● **TO DO**
Revise the records starting at the line containing "Starting at furthest" and ending at the line containing "Answer: the deck", changing "sequence" to "arrange" and leaving everything else as it is.

● **DATA FOR THIS EXERCISE**
* START *
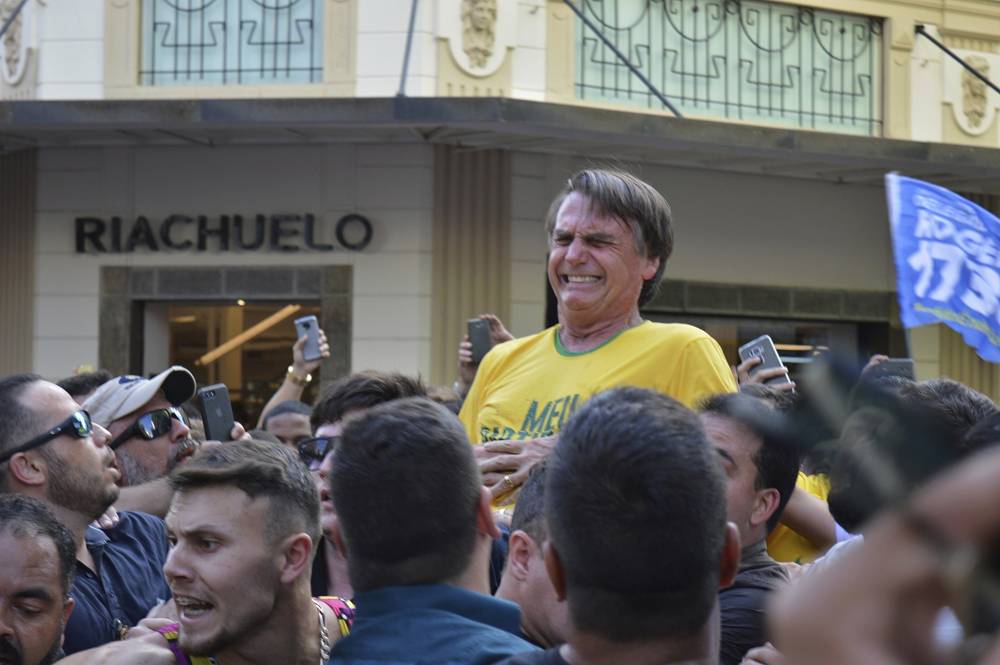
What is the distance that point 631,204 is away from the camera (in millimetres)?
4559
* END *
* START *
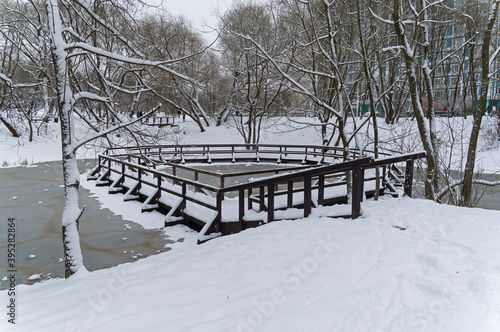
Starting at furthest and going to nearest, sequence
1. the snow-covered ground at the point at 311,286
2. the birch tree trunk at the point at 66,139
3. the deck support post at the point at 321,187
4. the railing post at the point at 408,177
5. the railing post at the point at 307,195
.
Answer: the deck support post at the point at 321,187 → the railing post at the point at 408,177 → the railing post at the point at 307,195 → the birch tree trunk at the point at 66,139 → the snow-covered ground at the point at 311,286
* END *
● **RESULT BELOW**
Starting at furthest and going to nearest, arrange
1. the snow-covered ground at the point at 311,286
2. the birch tree trunk at the point at 66,139
3. the deck support post at the point at 321,187
4. the railing post at the point at 408,177
5. the railing post at the point at 307,195
.
Answer: the deck support post at the point at 321,187 → the railing post at the point at 408,177 → the railing post at the point at 307,195 → the birch tree trunk at the point at 66,139 → the snow-covered ground at the point at 311,286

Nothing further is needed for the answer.